>> BEGIN Reading text

# Blender recommendations



## Capt'n Ron (Oct 24, 2012)

My blender bit the dust this morning.  The blade jammed on a chunk of ice and split the base where the shaft goes through and Leaks like sieve now. I'm not quite up for a $400 vita mix. I'd like to find a unit that will hold up to regular use at a reasonable price. What do you guys like?


----------



## SAD (Oct 24, 2012)

For somewhat similar performance without the price, the Ninja system isn't bad.  I've got a VitaMix and it can do absolutely anything, but it was a gift and I would have never spent $600 on it.  My buddy has the Ninja and I've seen him blend up all sorts of shit.  Not the same capacity or power of the Vitamix, but still really impressive.


----------



## IWannaGetBig (Oct 24, 2012)

Capt'n Ron said:


> What do you guys like?



Bro,

My gf brought home the Magic Bullet and I was skeptical. The thing works great! I think it was like $30-$40 at Costco.


----------



## j2048b (Oct 24, 2012)

Blend tech! 

Look up can u blend it on youtube! They blend iphones and all sorts of shit!

Or the magic bullet i got one and it is ok!


----------



## DF (Oct 24, 2012)

I have a ninja system.  That fucker will turn rocks to powder.


----------



## 63Vette (Oct 24, 2012)

Unless you want to spend one large on a Hobart..... the Ninja kicks ass. 

Grind that shit!
Vette


----------



## PillarofBalance (Oct 24, 2012)

>> END Reading text
>> BEGIN Data block

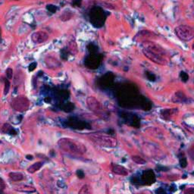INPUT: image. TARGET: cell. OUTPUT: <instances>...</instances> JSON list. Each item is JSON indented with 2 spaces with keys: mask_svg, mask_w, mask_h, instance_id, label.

>> END Data block

▶ _What the task asks_
Carry the forum thread on blender recommendations forward from its last line. The material stands apart from the blender thread and has no connection to it.

▶ _Task result_
I usually just use my teeth...

Otherwise, a cheap cuisinart works fine. I burn it out every other year and replace it for 60 bucks. No biggie.


----------



## Capt'n Ron (Oct 24, 2012)

Lots of good advice! I appreciate it fellas.


----------



## Christosterone (Oct 24, 2012)

I run a blend tech, the star of you tubes "will it blend"


----------



## Rip (Oct 24, 2012)

What do you need to blend with one like that? I'm just curious. I have an Osterizer.


----------



## pirovoliko (Oct 24, 2012)

Love my magic bullet!!!  Ninja aint bad either but I have the one you need to hold down...pain in the ass


----------



## DF (Oct 24, 2012)

My ninja came with a 5 cup & 9 cup processing bowl.  It also came with mixing blades, which are great to mix my oatmeal banana pancakes.


----------



## Four1Thr33 (Oct 24, 2012)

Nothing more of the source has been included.